[The data]
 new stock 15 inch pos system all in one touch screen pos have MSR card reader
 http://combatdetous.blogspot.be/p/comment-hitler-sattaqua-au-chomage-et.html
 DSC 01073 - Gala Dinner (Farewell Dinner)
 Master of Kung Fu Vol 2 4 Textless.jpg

--

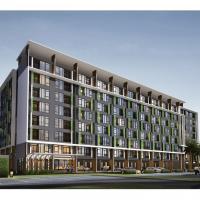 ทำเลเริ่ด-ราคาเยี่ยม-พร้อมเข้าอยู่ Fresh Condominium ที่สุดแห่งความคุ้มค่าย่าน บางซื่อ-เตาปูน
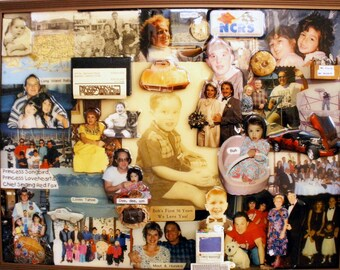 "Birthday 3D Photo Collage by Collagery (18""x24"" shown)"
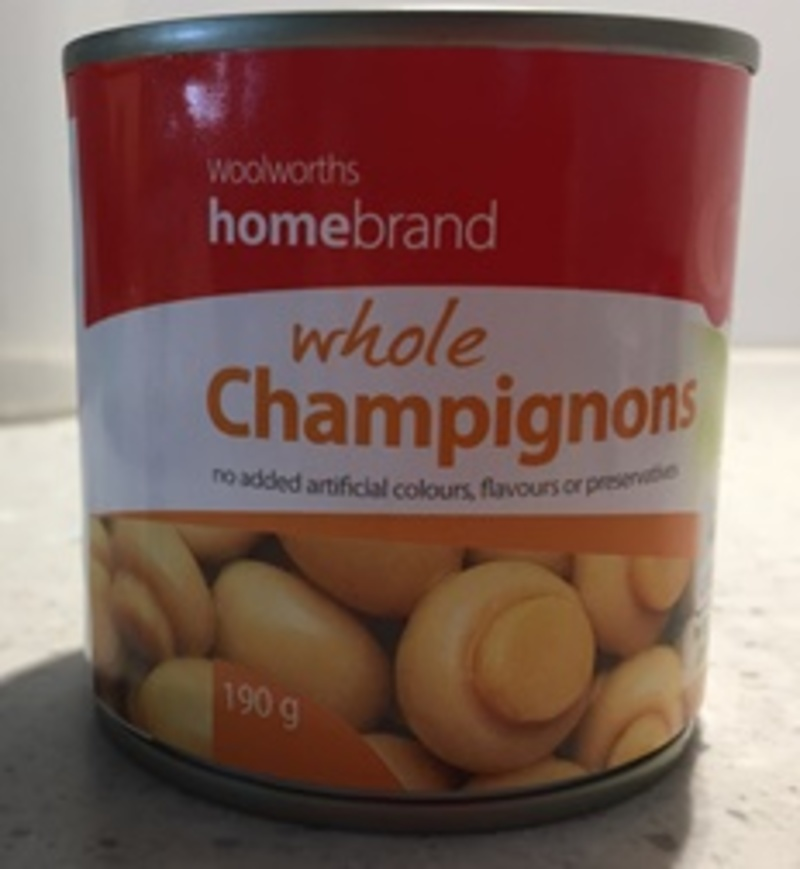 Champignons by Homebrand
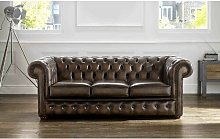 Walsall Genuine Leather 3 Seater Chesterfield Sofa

* * *

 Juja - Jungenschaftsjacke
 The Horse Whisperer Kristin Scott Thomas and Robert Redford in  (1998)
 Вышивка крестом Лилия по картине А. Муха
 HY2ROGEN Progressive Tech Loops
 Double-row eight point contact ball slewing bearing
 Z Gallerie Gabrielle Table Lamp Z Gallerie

[Task instructions]
Reproduce word for word, with pictures dropped, only the part of the material above that opens with the line containing "ทำเลเริ่ด-ราคาเยี่ยม-พร้อมเข้าอยู่ Fresh Condominium" and closes with the line containing "Walsall Genuine Leather".

[Solution to this task]
 ทำเลเริ่ด-ราคาเยี่ยม-พร้อมเข้าอยู่ Fresh Condominium ที่สุดแห่งความคุ้มค่าย่าน บางซื่อ-เตาปูน
 "Birthday 3D Photo Collage by Collagery (18""x24"" shown)"
 Champignons by Homebrand
 Walsall Genuine Leather 3 Seater Chesterfield Sofa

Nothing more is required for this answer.